+++ EXTRACTED ENTRIES

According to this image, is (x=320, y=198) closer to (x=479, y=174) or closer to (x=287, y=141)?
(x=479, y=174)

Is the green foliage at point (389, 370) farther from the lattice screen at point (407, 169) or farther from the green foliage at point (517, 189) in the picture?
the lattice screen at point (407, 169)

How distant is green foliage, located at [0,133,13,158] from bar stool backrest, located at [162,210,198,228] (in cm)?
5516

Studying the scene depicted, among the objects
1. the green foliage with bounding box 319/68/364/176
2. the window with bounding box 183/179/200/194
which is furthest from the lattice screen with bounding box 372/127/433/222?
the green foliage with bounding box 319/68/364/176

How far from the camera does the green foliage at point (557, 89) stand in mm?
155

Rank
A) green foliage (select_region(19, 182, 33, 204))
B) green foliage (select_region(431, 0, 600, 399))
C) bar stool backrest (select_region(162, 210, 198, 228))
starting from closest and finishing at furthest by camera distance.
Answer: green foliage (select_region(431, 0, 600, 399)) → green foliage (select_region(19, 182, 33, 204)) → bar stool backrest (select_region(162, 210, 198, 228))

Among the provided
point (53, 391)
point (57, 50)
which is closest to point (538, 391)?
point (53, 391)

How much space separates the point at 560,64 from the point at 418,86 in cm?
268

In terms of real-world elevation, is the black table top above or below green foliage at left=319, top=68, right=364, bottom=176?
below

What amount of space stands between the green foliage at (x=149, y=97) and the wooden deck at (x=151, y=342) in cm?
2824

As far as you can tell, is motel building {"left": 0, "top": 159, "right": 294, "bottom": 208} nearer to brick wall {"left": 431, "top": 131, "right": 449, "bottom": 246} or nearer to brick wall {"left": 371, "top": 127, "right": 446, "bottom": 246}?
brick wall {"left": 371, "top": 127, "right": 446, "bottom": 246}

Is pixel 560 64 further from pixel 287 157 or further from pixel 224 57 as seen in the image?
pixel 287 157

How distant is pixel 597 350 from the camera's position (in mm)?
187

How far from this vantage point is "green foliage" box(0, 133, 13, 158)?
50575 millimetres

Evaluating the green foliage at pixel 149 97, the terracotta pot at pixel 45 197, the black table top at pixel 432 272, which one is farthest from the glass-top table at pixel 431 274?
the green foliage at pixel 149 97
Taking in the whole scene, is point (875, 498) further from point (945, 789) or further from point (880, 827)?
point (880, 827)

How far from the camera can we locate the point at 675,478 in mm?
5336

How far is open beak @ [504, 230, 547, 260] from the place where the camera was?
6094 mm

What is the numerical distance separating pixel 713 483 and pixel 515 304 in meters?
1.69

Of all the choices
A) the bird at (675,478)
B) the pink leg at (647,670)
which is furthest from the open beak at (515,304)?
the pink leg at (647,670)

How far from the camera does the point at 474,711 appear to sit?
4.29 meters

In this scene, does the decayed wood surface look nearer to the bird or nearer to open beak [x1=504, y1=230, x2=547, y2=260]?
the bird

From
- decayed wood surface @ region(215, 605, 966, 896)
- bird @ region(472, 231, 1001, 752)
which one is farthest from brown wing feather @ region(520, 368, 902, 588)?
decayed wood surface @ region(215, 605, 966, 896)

++++++

TASK TO COMPLETE: Copy out every one of the items above precisely, line for line, with each answer included.

SOLUTION FOR THIS PROBLEM:
According to this image, is (x=320, y=198) closer to (x=479, y=174) or closer to (x=287, y=141)?
(x=479, y=174)

Is the green foliage at point (389, 370) farther from the lattice screen at point (407, 169) or farther from the green foliage at point (517, 189) in the picture?
the lattice screen at point (407, 169)

How distant is green foliage, located at [0,133,13,158] from bar stool backrest, located at [162,210,198,228] (in cm)?
5516

Studying the scene depicted, among the objects
1. the green foliage with bounding box 319/68/364/176
2. the window with bounding box 183/179/200/194
which is furthest from the lattice screen with bounding box 372/127/433/222?
the green foliage with bounding box 319/68/364/176

How far from the camera does the green foliage at point (557, 89) stand in mm?
155

Rank
A) green foliage (select_region(19, 182, 33, 204))
B) green foliage (select_region(431, 0, 600, 399))
C) bar stool backrest (select_region(162, 210, 198, 228))
starting from closest and finishing at furthest by camera distance.
Answer: green foliage (select_region(431, 0, 600, 399)) → green foliage (select_region(19, 182, 33, 204)) → bar stool backrest (select_region(162, 210, 198, 228))

Among the provided
point (53, 391)
point (57, 50)
which is closest to point (538, 391)?
point (53, 391)

How much space separates the point at 560,64 from the point at 418,86 in cm?
268

In terms of real-world elevation, is the black table top above or below green foliage at left=319, top=68, right=364, bottom=176?
below

What amount of space stands between the green foliage at (x=149, y=97) and the wooden deck at (x=151, y=342) in cm?
2824

As far as you can tell, is motel building {"left": 0, "top": 159, "right": 294, "bottom": 208} nearer to brick wall {"left": 431, "top": 131, "right": 449, "bottom": 246} or nearer to brick wall {"left": 371, "top": 127, "right": 446, "bottom": 246}?
brick wall {"left": 371, "top": 127, "right": 446, "bottom": 246}

Is pixel 560 64 further from pixel 287 157 or further from pixel 224 57 as seen in the image?
pixel 287 157

How distant is pixel 597 350 from the camera's position (in mm)?
187

How far from this vantage point is "green foliage" box(0, 133, 13, 158)?
50575 millimetres

Evaluating the green foliage at pixel 149 97, the terracotta pot at pixel 45 197, the black table top at pixel 432 272, which one is farthest from the glass-top table at pixel 431 274?
the green foliage at pixel 149 97
Taking in the whole scene, is point (875, 498) further from point (945, 789) or further from point (880, 827)?
point (880, 827)

How far from the camera can we locate the point at 675,478 in mm?
5336

How far is open beak @ [504, 230, 547, 260] from the place where the camera was?
6094 mm

What is the numerical distance separating pixel 713 483 and pixel 515 304 in meters?
1.69

Of all the choices
A) the bird at (675,478)
B) the pink leg at (647,670)
which is furthest from the open beak at (515,304)?
the pink leg at (647,670)

How far from the camera does the point at 474,711 appear to sit?
4.29 meters

In this scene, does the decayed wood surface look nearer to the bird or nearer to open beak [x1=504, y1=230, x2=547, y2=260]?
the bird

From
- decayed wood surface @ region(215, 605, 966, 896)
- bird @ region(472, 231, 1001, 752)
which one is farthest from brown wing feather @ region(520, 368, 902, 588)?
decayed wood surface @ region(215, 605, 966, 896)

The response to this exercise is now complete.